**EXERCISE INSTRUCTIONS**:
1) In the forum thread, at what speed did the Python version of the poster's recent project stall out?
2) Reproduce the forum thread word for word, starting at "Another issue is" and ending at "4 MFLOPS though...".

**TEXT PASSAGE**:
* * *

Looks pretty nice. Unfortunately, I never run into this issue because I only get to write research code.
The Julia language was designed to target the two language problem and at least from these benchmarks it looks pretty competitive [1]. I imagine over time, pythran may fix some limitations and beat Julia in most benchmarks.
Thanks for that benchmark link - puts the claims of the article in perspective.
That said, I want to try Pythran to see how it works for one of my at-home side projects.
I had to learn a bit of Julia about 20 months ago - an old customer got in a pinch when somewhen left before a deliverable so I was immersed using Julia for two weeks. At first I liked the idea of Julia but I didn’t fall in love with the language.
I used to only use MATLAB, which for a lot of research code applications is actually nice for getting a prototype running quickly. Now that I have the freedom to choose, I typically use Julia as I'm trying to gain skills in opensource languages that are actually valuable in the job market. The choice of Julia over python is probably due to my nature of going against the grain, which flies in the face of my previous point.
Was there anything specific that turned you off from Julia?
One major issue with Julia is that it only recently reached 1.0, with a lot of breaking changes, that make a lot of libraries incompatible.
Another issue is that it's not always that fast, for a recent project I never managed to exceed 100 MFLOPS, at which point I switched to C++ and got 3 GFLOPS. But the python version stalled out at 4 MFLOPS though...
Did you write type-unstable code? That brings Julia performance down and memory usage up, since things often get inferred to be Any. So, a vector of what you think are doubles could be turned into a boxed vector of Any. It will slow things down to the speed of Python. Fortunately, it's usually pretty easy to avoid this if you are aware of it.
Well-written Julia should always be within a factor of 2-3 of C, often less. Huge problems are done in pure Julia now. Pure Julia code has been run on HPCs to over a petaflop, something that only C/C++ and Fortran have done. 100 MFLOP is not a problem.
Here is a reference for the comment above and a brief excerpt,
"Written in the productivity language Julia, the Celeste project—which aims to catalogue all of the telescope data for the stars and galaxies in in the visible universe—demonstrated the first Julia application to exceed 1 PF/s of double-precision floating-point performance (specifically 1.54 PF/s)." [1]
Very roughly without knowing details: probably the Julia implementation can be tuned to get close to 3 GFLOPS; it's not that the language has limitations to get above this 100MFLOPS whereas in Python 4MFLOPS might potentially be the best you can get.
Care to share your code and see if it can be improved upon?
I think the main performance bottleneck is that I'm adding to a submatrix. Which seems to be a big performance hit in basically all high level languages.

* * *

**GIVEN RECORDS**:
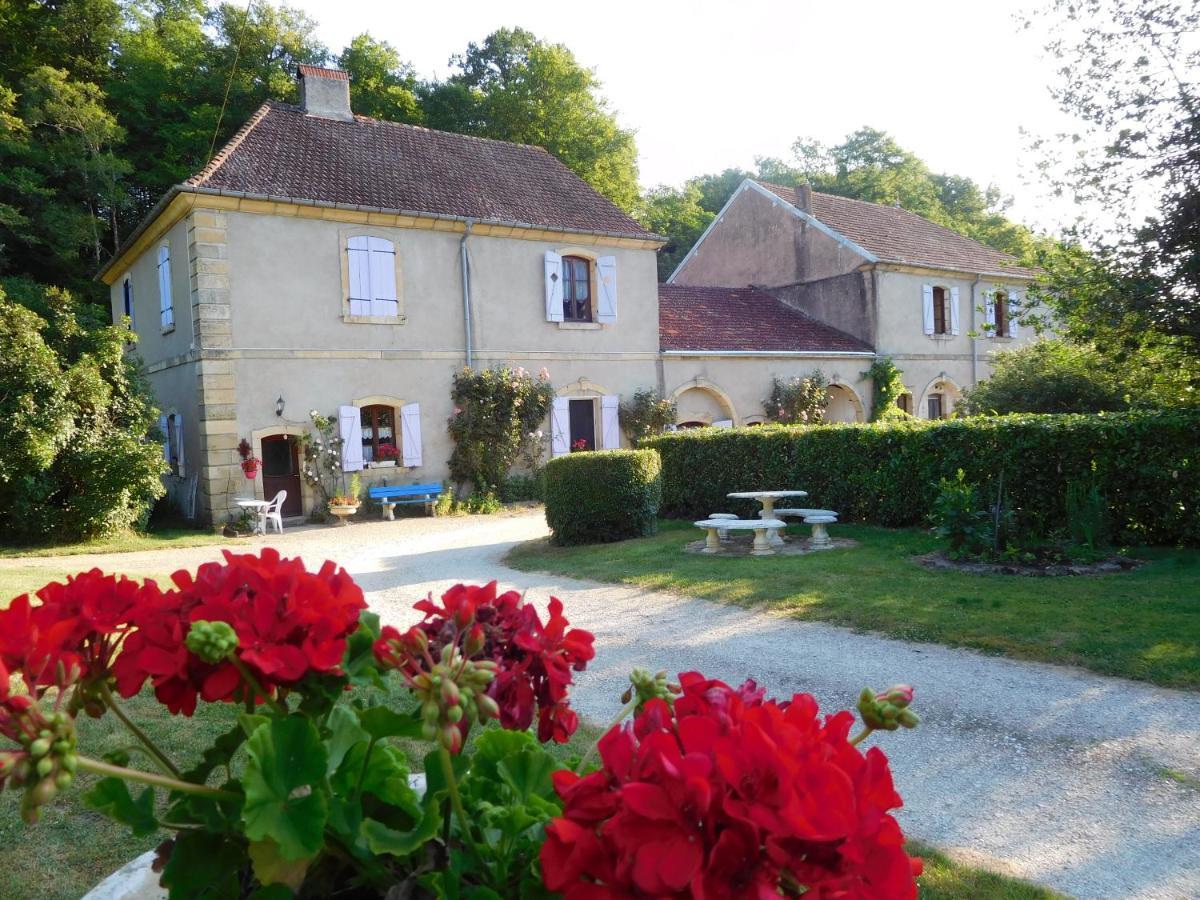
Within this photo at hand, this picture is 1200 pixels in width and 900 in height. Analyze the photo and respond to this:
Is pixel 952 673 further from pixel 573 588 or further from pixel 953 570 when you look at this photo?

* * *

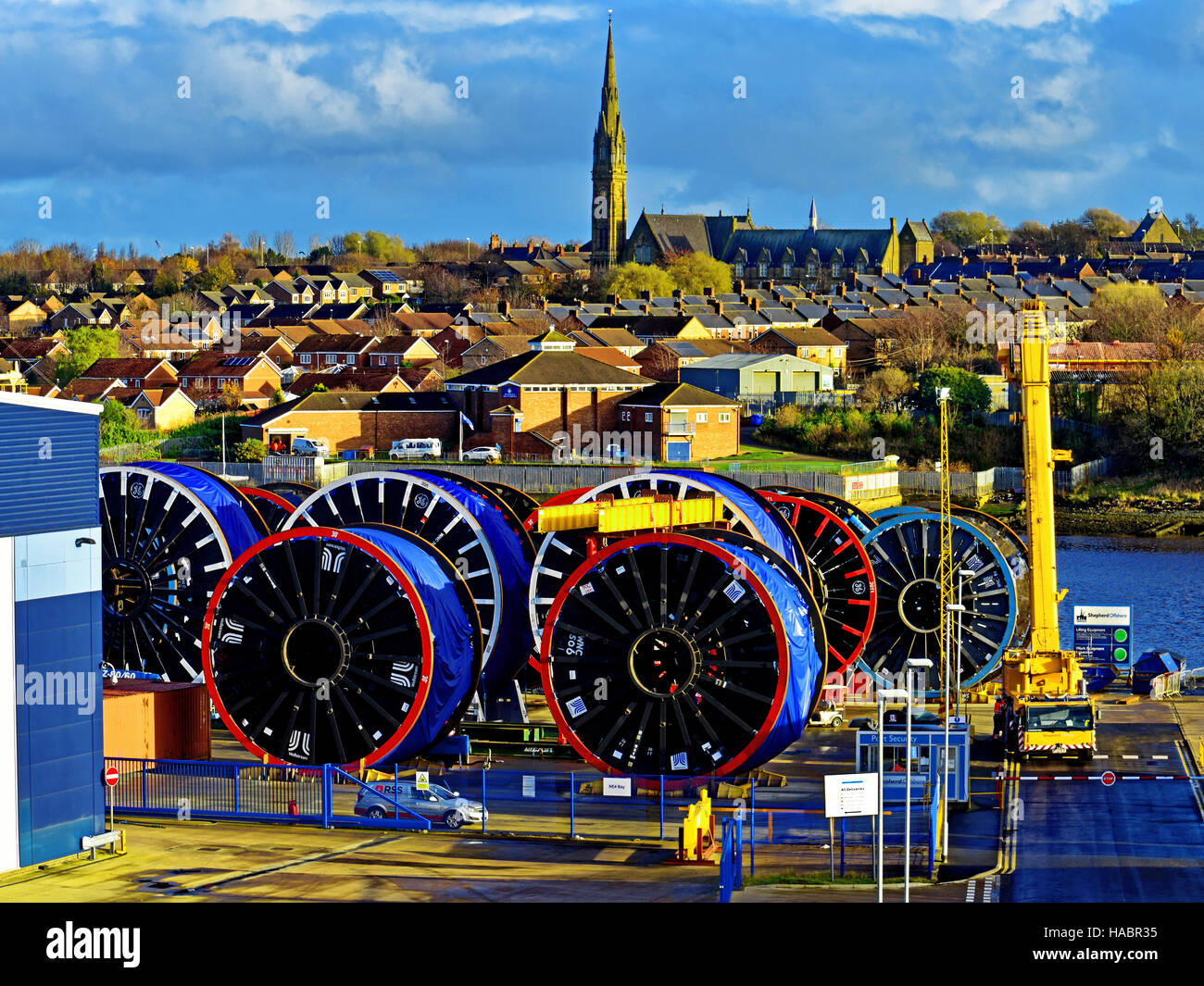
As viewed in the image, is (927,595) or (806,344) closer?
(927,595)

* * *

**TASK SOLUTIONS**:
1) It stalled out at 4 MFLOPS.

2)
Another issue is that it's not always that fast, for a recent project I never managed to exceed 100 MFLOPS, at which point I switched to C++ and got 3 GFLOPS. But the python version stalled out at 4 MFLOPS though...